Saya berpendapat gesekan-gesekan antar partai politik saat ini demi memenuhi ambisi merebut kekuasaan justru semakin memperkuat banyaknya kemungkinan yang akan terjadi. Kalau partai yang ada di koalisi PDIP dan Gerindra tidak sepakat terkait nama capres maupun cawapres, mereka berpeluang memisahkan diri dan membentuk koalisi baru. Kemungkinan lainnya, adanya partai politik yang akan menyeberang ke kubu koalisi lawan, seperti PAN bergabung dengan Gerindra.
Terbentuknya poros ke 3 nanti bisa sangat menyulitkan Prabowo Subianto, karena sekarang hanya PKS yang sudah menunjukkan tanda-tanda akan mendukung.
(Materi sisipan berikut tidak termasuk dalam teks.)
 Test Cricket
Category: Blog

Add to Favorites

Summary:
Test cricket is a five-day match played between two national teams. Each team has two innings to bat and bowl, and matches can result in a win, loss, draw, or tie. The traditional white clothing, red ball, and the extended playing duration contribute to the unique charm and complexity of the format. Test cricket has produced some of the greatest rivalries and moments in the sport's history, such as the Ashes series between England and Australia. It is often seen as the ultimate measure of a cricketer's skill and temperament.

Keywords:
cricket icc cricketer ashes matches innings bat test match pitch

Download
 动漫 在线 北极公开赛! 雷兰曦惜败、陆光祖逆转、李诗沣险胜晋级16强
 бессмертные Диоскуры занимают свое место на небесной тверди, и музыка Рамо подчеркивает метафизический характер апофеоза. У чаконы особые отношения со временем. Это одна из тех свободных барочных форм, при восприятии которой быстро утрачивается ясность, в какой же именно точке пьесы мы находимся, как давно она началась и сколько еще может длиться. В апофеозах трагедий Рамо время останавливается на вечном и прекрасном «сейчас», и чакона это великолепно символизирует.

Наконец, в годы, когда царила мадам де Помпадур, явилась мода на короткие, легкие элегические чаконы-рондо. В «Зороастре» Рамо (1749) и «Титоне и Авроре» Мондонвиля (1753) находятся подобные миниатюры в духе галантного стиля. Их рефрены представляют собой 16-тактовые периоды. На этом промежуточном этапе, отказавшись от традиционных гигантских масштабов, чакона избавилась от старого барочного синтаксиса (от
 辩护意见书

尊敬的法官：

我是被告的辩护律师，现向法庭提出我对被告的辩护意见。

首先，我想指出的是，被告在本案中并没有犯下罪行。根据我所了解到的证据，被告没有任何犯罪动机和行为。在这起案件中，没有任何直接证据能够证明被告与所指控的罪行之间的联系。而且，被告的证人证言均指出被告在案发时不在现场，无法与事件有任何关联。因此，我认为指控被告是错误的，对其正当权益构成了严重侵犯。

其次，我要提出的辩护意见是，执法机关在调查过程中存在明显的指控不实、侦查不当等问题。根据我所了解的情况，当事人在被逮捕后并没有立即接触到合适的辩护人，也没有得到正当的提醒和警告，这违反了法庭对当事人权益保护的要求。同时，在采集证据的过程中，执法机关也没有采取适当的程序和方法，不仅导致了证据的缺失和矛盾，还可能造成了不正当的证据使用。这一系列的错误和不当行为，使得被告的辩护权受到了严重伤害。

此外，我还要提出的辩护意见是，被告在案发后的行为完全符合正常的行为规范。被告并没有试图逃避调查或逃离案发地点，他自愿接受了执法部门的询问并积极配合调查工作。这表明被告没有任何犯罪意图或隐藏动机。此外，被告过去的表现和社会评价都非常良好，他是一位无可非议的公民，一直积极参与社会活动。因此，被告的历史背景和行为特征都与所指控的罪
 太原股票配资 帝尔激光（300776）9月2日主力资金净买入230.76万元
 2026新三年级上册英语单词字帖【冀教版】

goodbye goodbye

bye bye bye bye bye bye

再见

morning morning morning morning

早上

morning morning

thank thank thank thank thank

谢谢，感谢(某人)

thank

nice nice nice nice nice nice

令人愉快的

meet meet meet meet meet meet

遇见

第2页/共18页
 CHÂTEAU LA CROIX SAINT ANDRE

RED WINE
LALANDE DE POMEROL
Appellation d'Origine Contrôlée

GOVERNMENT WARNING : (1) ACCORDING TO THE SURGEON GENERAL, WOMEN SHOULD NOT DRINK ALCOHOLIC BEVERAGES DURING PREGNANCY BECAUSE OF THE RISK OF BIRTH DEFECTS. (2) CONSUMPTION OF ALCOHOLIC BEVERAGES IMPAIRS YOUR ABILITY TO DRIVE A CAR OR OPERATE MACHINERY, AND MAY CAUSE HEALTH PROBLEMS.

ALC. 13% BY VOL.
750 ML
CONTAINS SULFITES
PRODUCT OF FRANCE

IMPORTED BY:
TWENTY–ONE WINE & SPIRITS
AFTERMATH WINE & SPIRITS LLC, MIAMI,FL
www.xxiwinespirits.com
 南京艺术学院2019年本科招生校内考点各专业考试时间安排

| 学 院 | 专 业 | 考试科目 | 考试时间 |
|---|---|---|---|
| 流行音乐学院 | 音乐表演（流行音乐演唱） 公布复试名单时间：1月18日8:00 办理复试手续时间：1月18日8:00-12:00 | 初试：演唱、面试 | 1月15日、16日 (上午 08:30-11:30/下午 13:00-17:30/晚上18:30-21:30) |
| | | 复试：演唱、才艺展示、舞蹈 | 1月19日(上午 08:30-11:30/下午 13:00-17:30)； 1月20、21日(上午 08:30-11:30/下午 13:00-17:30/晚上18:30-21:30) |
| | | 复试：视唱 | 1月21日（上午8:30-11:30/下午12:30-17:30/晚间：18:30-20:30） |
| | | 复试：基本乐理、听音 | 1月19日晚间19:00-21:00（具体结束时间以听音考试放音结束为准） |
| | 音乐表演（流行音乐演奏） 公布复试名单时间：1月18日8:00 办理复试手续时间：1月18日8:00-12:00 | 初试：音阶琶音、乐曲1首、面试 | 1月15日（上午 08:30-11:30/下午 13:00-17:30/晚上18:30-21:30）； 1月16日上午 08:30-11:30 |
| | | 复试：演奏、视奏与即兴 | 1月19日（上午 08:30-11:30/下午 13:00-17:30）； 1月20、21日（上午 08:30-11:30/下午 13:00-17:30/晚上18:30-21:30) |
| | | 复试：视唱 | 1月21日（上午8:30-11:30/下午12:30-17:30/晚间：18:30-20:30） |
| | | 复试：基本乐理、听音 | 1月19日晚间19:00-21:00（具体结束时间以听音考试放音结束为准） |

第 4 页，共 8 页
Tetapi yang perlu diingat bahwa sikap Partai Keadilan Sejahtera itu belum menjadi sebuah keputusan resmi.
Apalagi jika PKS pada akhirnya memilih untuk tidak bekerja sama dengan Gerindra ketika masanya datang di pilpres 2019, maka tiket Prabowo Subianto untuk kembali rematch dengan Joko Widodo dipastikan hilang karena gagal memenuhi syarat ambang batas pencalonan. Kalau sampai terjadi hal seperti ini, maka Prabowo Subianto berpotensi memilih mundur dari kontestasi kemudian menunjuk nama lain untuk menjadi calon presiden demi menarik dukungan dari partai politik lainnya atau justru bergabung dengan koalisi PDIP dan menjadi calon wakil presiden mendampingi Joko Widodo.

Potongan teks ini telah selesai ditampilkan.